==== INPUT FOR THIS TASK
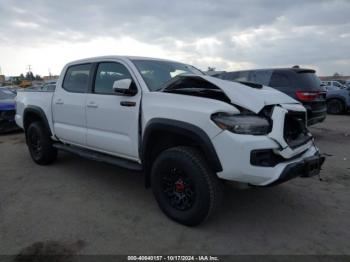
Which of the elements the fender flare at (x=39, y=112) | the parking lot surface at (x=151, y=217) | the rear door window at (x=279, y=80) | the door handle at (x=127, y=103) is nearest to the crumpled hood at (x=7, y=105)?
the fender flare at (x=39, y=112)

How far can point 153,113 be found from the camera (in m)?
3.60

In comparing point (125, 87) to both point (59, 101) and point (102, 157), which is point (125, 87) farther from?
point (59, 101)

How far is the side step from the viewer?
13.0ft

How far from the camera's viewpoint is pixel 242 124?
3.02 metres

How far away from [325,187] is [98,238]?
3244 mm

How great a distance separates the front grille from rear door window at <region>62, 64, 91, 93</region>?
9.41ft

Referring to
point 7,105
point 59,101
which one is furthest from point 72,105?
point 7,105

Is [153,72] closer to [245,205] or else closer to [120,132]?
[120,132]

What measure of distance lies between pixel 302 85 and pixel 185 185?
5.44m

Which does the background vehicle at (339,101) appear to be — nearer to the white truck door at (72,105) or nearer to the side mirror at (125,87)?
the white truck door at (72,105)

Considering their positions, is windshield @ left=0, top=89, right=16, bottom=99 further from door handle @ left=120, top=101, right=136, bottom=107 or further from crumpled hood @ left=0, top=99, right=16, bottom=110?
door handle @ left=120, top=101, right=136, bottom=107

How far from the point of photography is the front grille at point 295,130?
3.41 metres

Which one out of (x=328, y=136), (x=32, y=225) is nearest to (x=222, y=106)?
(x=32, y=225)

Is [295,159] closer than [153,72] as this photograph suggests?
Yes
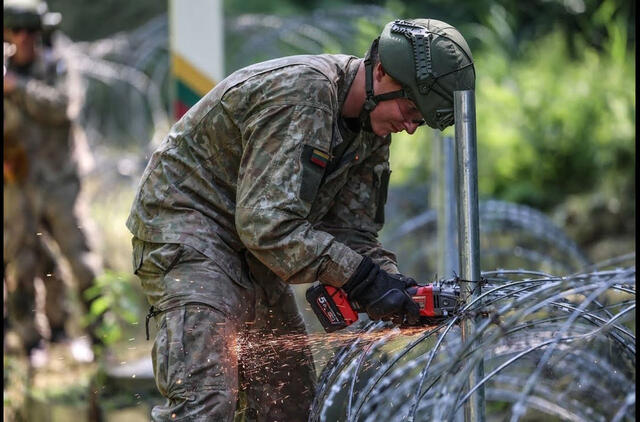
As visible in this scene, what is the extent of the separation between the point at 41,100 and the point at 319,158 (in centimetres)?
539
========
==== INPUT FOR THIS TASK
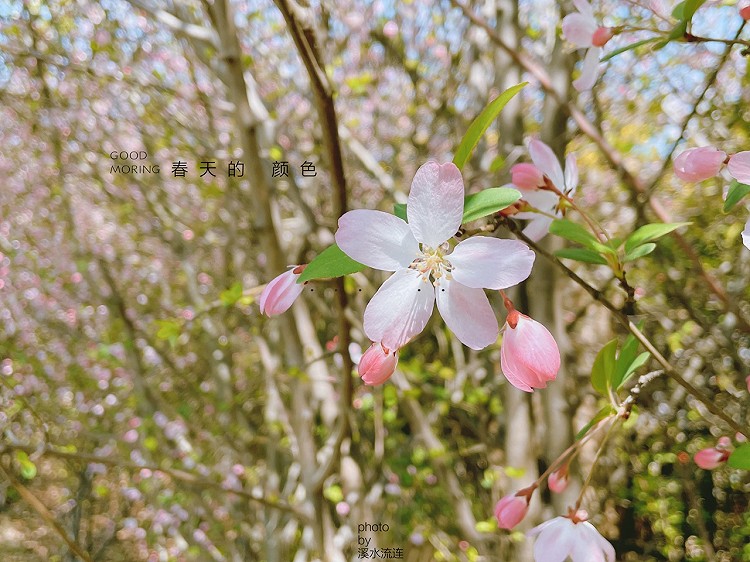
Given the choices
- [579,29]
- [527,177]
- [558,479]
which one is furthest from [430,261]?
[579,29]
========
§ **GIVEN REQUEST**:
Pull out every line of the records above that contains the string "closer", treating case as significant.

§ **REPLY TO THE TASK**:
Is [153,72] closer to [245,205] or else closer to [120,132]?
Is [295,159] closer than [153,72] as this photograph suggests?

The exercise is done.